Illinois REALTOR® Magazine | July 2013
Geoffrey J.D. Hewings, Ph.D. | Director, Regional Economics Applications Laboratory (REAL), University of Illinois
Lower inventories, shorter times on market and increased sales will all be factors in the ongoing stable recovery of the housing market. The market has been on an upward trend and that is expected to continue into early summer. Pending sales are higher than a year ago and drops in the unemployment rate and the creation of new jobs have boosted consumer confidence.
According to the Consumer Sentiment Index, households, particularly upper income households, have favorable attitudes toward vehicle and home buying. The April 2013 survey also found the highest number of homeowners since late 2007 reporting rising home values, but the expectation of rising values is uneven, with upper income households expecting greater gains than lower income households.
Other trends? In April 2012, the lowest priced houses (less than $100,000) on average took the shortest time to sell. However, in April 2013, houses priced at the higher end (above $300,000) sold faster on average than houses in the lower price ranges (below $300,000). The most dramatic change is from houses between $500,000 and $700,000: on average, it took less than two months to sell compared with 3-4 months on the market last April.
In April, at the latest average annual pending sales rate, Illinois had enough housing inventory for 5.0 months (down from 9.3 months a year ago). In the Chicago PMSA, the comparable figure was 3.5 months (down from 8.5 months a year ago). This is due to both higher pending sales in the past twelve months and decreased listings.
The price forecast indicates annual increases in median prices for May, June and July. In Illinois, the median price is forecast to rise by 4.8 percent in May, 3.8 percent in June and 7.7 percent in July. For the Chicago PMSA, the comparable figures are 5.5 percent in May, followed by 6.3 percent in June and 10.4 percent in July.

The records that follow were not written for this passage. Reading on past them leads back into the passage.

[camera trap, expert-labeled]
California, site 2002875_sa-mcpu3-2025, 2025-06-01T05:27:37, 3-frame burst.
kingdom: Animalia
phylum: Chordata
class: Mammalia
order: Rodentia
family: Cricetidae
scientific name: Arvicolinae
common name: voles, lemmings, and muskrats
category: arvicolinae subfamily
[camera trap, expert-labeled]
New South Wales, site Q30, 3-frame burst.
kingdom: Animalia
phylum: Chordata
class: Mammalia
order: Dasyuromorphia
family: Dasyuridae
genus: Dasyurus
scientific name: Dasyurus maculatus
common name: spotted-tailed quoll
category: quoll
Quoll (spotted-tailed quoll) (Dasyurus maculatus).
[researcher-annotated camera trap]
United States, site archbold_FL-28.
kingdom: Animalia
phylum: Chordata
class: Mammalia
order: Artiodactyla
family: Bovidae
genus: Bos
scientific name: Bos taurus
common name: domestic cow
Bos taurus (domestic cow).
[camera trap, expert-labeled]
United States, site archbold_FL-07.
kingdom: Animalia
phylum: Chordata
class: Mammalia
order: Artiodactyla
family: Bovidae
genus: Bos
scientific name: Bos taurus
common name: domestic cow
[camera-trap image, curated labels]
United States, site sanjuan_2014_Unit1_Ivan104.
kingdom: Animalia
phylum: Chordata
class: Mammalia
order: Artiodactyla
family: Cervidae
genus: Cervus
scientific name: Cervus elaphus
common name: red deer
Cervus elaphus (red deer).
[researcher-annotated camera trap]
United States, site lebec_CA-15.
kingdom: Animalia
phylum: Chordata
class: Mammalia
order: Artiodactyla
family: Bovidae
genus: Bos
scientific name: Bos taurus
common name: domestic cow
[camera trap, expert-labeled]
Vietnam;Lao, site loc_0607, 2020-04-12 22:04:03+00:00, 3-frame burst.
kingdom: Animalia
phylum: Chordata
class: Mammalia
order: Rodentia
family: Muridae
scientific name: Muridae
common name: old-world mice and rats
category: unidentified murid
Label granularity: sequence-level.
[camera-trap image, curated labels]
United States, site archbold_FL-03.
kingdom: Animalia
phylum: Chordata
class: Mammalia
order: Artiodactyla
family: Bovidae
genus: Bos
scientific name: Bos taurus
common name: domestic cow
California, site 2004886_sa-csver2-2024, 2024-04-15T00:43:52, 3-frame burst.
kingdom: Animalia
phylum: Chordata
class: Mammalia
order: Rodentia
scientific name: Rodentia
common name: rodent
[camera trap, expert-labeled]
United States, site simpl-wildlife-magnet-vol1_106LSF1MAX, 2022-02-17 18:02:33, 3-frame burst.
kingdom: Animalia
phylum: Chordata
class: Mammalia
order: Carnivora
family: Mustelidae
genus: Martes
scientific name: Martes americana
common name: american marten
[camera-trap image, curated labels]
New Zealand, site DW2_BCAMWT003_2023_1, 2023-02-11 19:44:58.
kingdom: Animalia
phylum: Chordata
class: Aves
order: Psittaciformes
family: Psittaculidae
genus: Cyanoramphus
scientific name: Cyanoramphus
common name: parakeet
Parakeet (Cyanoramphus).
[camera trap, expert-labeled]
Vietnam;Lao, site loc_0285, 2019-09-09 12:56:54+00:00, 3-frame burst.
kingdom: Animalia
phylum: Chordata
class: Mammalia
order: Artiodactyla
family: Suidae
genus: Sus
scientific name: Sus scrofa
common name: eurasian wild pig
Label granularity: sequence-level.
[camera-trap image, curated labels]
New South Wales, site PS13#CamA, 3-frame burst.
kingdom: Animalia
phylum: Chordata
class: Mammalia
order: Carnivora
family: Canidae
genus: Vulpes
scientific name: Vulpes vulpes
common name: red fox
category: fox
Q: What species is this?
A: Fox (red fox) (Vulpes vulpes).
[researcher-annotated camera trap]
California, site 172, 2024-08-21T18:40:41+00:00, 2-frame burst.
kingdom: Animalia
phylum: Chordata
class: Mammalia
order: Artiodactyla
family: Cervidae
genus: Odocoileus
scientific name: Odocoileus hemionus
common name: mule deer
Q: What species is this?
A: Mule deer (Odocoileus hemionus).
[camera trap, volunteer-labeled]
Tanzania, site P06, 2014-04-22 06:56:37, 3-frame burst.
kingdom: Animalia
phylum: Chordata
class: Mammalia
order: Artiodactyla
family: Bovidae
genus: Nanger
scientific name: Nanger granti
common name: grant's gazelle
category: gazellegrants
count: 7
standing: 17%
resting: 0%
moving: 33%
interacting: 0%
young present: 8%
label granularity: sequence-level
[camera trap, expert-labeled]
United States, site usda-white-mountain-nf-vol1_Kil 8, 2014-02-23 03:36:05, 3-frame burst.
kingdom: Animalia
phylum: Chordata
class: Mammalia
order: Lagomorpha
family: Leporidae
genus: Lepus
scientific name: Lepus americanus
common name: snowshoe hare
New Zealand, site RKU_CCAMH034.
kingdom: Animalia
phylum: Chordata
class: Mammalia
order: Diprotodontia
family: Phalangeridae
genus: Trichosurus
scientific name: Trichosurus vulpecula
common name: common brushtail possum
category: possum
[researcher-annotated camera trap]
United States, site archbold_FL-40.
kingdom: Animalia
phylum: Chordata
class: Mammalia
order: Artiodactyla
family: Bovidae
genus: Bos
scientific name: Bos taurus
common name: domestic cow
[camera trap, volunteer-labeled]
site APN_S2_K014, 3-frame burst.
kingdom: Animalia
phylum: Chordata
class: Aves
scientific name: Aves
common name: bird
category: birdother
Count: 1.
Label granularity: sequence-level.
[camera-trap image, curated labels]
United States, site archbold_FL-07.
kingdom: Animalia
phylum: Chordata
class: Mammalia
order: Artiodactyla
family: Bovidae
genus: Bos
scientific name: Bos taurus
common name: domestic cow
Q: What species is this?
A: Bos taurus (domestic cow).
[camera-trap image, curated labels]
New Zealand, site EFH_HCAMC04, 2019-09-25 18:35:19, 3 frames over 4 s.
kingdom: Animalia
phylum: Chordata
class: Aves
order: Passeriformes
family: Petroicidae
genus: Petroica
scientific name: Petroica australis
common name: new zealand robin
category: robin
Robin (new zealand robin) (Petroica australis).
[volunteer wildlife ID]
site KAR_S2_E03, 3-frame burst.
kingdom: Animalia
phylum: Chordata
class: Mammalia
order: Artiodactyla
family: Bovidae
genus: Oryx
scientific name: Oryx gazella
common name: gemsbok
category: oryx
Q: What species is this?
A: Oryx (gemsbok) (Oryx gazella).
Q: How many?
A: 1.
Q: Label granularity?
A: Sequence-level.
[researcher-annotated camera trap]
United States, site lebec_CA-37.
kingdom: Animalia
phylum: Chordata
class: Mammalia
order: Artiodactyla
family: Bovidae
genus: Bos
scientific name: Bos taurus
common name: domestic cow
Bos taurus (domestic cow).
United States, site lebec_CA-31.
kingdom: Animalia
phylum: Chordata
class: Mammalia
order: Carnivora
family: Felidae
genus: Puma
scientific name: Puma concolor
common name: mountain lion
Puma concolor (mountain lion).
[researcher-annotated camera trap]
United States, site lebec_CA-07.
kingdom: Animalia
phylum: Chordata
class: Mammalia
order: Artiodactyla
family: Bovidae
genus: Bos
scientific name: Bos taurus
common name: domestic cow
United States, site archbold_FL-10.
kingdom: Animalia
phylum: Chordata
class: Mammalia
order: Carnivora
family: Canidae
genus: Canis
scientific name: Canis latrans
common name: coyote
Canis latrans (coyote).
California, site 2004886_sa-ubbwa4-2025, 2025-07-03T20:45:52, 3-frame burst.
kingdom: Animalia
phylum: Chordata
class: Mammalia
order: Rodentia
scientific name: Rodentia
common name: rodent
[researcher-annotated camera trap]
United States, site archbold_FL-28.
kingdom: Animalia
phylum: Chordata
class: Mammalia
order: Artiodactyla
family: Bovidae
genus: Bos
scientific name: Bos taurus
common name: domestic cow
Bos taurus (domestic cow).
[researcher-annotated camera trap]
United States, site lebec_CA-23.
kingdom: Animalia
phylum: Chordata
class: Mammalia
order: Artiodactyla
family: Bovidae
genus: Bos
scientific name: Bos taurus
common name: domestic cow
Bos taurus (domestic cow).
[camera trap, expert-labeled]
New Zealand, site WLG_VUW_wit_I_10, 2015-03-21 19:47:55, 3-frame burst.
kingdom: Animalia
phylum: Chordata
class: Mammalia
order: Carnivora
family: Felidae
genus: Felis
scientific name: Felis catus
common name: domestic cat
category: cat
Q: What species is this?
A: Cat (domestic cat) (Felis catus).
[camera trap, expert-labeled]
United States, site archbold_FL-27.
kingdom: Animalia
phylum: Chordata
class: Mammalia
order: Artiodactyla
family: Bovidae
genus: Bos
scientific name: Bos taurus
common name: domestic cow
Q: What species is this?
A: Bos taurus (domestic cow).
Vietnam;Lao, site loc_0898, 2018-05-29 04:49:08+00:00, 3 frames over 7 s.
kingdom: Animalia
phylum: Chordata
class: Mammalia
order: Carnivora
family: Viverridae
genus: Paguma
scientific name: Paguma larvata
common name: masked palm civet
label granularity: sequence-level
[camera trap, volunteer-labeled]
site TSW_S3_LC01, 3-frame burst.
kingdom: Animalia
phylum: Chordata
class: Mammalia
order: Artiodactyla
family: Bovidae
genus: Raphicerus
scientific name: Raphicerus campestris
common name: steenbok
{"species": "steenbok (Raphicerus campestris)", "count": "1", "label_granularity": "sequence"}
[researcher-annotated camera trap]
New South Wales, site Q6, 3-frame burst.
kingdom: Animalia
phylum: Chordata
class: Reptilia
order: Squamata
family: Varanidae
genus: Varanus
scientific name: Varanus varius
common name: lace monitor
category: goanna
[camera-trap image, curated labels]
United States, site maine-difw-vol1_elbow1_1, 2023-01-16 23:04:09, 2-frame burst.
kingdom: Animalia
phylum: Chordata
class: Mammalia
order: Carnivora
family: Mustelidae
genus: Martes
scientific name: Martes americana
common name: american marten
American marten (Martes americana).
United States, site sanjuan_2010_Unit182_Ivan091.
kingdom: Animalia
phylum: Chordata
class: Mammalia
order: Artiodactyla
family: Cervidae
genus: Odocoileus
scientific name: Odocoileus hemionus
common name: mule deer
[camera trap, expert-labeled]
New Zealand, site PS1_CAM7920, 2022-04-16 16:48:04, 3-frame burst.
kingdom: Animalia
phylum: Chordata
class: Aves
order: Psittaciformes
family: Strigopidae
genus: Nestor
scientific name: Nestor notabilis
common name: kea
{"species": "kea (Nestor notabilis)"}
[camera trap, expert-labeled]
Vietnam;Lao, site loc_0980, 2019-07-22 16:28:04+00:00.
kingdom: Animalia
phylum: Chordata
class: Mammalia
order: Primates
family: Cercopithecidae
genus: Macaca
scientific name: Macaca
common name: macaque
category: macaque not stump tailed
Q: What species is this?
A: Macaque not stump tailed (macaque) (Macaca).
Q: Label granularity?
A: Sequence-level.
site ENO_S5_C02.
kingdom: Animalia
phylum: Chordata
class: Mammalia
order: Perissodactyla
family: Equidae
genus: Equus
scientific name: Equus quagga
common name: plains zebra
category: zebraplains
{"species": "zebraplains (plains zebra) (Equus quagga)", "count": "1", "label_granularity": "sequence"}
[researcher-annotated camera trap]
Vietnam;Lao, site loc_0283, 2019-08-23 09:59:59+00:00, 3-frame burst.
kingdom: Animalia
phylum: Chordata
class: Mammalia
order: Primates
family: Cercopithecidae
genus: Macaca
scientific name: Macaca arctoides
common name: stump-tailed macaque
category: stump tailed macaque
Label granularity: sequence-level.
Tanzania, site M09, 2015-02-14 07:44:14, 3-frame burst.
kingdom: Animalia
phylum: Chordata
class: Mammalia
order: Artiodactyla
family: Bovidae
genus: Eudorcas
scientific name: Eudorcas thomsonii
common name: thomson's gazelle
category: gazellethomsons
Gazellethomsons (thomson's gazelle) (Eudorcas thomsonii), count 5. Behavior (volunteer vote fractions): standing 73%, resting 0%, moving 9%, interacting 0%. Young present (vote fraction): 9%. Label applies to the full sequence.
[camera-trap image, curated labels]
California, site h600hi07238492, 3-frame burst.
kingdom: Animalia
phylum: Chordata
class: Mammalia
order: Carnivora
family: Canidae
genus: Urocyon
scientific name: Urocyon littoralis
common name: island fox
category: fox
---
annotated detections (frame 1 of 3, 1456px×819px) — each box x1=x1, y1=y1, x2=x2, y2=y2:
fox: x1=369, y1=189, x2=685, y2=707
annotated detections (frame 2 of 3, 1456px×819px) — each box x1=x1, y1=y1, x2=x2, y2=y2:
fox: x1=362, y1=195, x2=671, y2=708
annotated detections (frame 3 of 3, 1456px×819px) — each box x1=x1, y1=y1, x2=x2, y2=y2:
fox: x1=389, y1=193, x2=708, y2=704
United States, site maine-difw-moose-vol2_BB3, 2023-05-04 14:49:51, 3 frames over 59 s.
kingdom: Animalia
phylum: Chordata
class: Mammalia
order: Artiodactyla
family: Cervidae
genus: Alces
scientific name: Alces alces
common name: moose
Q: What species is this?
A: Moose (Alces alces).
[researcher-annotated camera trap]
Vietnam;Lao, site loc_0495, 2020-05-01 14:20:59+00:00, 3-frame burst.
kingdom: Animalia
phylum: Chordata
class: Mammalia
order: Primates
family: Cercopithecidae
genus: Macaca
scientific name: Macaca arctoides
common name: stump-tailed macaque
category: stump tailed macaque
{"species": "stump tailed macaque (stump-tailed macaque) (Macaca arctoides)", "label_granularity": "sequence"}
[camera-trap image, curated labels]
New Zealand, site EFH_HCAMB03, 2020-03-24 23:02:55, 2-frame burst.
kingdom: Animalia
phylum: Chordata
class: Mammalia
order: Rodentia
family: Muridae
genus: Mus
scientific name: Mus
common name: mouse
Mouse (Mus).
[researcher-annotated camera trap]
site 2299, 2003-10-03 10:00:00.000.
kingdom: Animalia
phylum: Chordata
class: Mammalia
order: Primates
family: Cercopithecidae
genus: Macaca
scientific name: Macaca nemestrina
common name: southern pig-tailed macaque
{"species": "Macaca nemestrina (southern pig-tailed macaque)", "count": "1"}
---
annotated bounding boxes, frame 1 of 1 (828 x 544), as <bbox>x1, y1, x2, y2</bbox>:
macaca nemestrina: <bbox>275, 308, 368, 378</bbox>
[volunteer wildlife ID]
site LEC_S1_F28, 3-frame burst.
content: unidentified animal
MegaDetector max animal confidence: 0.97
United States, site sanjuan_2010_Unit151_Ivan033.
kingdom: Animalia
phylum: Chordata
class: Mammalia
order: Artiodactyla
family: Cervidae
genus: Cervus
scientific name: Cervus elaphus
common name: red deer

The sales forecast for May, June and July 2013 suggests continuing gains for Illinois and the Chicago PMSA. On a year-over-year basis, the three month average forecasts point to increases of 23.1 percent to 31.2 percent for Illinois and 26.9 percent to 36.4 percent for Chicago PMSA.
“The housing market is exhibiting signs of a more stable recovery with an anticipated strong early summer led by strong sales gains and more modest but still positive gains in median prices,” noted Geoffrey J.D. Hewings, Director of the Regional Economics Applications Laboratory of the University of Illinois. “Average time on the market, the growth in the pending sales index and an increase in the share of total sales captured by more expensive properties point to a return to greater stability in the market.”